Commercial real estate is a term that describes properties used to make a profit. Some of the most notable examples of this type of real estate include hotels, warehouses, industrial property, medical centers, and office buildings. If you’ve done some investing in stocks and bonds, you should know that commercial real estate is very different. When you’re dealing with stocks, the main reason your purchase them is for their selling potential. On the other hand, you purchase commercial real estate so you can use it as a source of income.
When you invest your money in commercial real estate, you will have two options. Your first option would be to lease the property and charge the tenants rent. If you don’t want to do that, then you can also wait until the value of the property increases over time.
There are different types of commercial real estate properties that you can rent out to people. For example, if you have cubicles and parking decks, you most likely won’t have a hard time finding a company that would want to move in.
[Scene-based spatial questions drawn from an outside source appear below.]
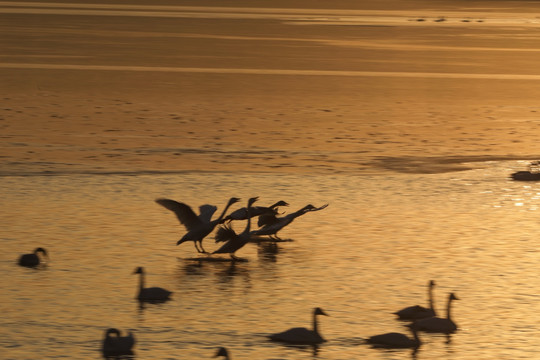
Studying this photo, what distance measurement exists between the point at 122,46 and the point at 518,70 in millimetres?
16161

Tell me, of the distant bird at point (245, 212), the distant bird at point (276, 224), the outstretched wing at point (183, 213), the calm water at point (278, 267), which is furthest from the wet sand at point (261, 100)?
the outstretched wing at point (183, 213)

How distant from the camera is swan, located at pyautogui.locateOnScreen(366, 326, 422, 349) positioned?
1219 centimetres

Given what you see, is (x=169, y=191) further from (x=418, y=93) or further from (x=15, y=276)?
(x=418, y=93)

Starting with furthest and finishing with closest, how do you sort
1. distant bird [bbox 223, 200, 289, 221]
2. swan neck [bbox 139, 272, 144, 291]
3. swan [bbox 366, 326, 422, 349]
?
1. distant bird [bbox 223, 200, 289, 221]
2. swan neck [bbox 139, 272, 144, 291]
3. swan [bbox 366, 326, 422, 349]

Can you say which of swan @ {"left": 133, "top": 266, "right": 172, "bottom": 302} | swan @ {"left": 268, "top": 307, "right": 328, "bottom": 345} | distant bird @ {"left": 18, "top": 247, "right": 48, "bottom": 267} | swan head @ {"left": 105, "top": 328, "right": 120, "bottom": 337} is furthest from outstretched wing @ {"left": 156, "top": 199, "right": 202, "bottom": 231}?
swan head @ {"left": 105, "top": 328, "right": 120, "bottom": 337}

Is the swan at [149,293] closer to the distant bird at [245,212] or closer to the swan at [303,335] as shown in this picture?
the swan at [303,335]

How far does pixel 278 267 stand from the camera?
15727 millimetres

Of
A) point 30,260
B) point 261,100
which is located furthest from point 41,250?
point 261,100

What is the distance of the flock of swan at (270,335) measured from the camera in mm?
11859

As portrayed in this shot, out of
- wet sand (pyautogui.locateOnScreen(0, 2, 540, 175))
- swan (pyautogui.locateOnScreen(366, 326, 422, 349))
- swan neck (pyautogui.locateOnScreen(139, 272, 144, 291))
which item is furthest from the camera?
wet sand (pyautogui.locateOnScreen(0, 2, 540, 175))

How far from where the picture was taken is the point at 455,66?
47.1 metres

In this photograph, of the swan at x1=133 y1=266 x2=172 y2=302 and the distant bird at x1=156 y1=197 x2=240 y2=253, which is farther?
the distant bird at x1=156 y1=197 x2=240 y2=253

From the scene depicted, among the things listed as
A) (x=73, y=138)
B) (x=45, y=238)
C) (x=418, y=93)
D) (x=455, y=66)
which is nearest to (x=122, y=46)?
(x=455, y=66)

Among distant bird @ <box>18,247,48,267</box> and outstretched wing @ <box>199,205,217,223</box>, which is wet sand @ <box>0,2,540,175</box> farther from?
distant bird @ <box>18,247,48,267</box>
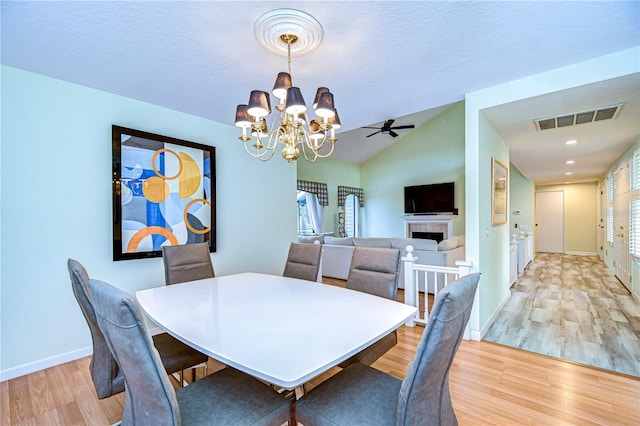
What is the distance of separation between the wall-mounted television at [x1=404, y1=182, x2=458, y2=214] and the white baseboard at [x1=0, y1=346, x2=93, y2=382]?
682cm

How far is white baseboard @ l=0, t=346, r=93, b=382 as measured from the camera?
84.3 inches

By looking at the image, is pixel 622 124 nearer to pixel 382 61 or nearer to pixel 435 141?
pixel 382 61

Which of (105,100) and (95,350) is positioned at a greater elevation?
(105,100)

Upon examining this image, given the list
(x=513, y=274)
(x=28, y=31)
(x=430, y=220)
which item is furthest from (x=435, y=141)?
(x=28, y=31)

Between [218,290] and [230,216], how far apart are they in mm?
1669

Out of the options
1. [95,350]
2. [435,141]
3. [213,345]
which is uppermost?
[435,141]

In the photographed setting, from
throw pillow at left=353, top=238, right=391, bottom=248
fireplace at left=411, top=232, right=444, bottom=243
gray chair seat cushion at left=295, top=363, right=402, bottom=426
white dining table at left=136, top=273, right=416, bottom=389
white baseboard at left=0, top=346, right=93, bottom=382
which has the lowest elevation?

Of course, you’ll need to know how to choose commercial real estate. This includes finding a good location and making sure that the property can expand in the future.
Keep in mind that the lease terms are usually much longer than what you would see in residential real estate. You can easily get a company to sign a 5- or 10-year lease. In case you have any warehouses or smokestacks, you can rent them out to a distribution or manufacturing company. The company would most likely want to sign at least a 5-year lease.
If you don’t feel like doing any of this, you can simply wait for the value of the property to increase over time. However, know that the value can also go down. Even when you think that you bought a perfect piece of property, something can always bring the price down. In case you live in a major city and the location of your property is great, chances are that the value will only increase over time. Keep in mind that you have the option to take a value-add approach to your property and make some improvements, thus directly increasing its price.
No matter what you choose to do with the property, there are three investment methods that you’ll need to consider. The first method is directly investing in it. Know that you’ll need somewhere between 20-30% of the purchase price for an equity contribution. If you don’t have that type of money on you at the moment, you can approach a commercial real estate mortgage and loan company.
Before a company like this approves your loan request, it will need to be satisfied with you and your business, as well as the commercial real estate property. Before asking for a loan, it’s a good idea to know how lenders qualify these requests. First of all, they will look at the type of property in question. They’ll also check out the location during their review process. Some of the factors that a lender will consider when it comes to you is your net worth, income, collateral, your others assets, and cash liquidity.
In case you don’t want to directly invest in a property, you can do a limited partnership with someone. This means that you’ll have the option of either both providing equity capital and owning a percentage of the property or manage it and make day-to-day decisions. Depending on the deal, the partner that provides equity capital may or may not be allowed to vote on major decisions.
The last investment method you should consider is a real estate investment trust. Going with this option means that you’ll invest some money in the property and you’ll be in a situation like you’ve basically bought stock in a company.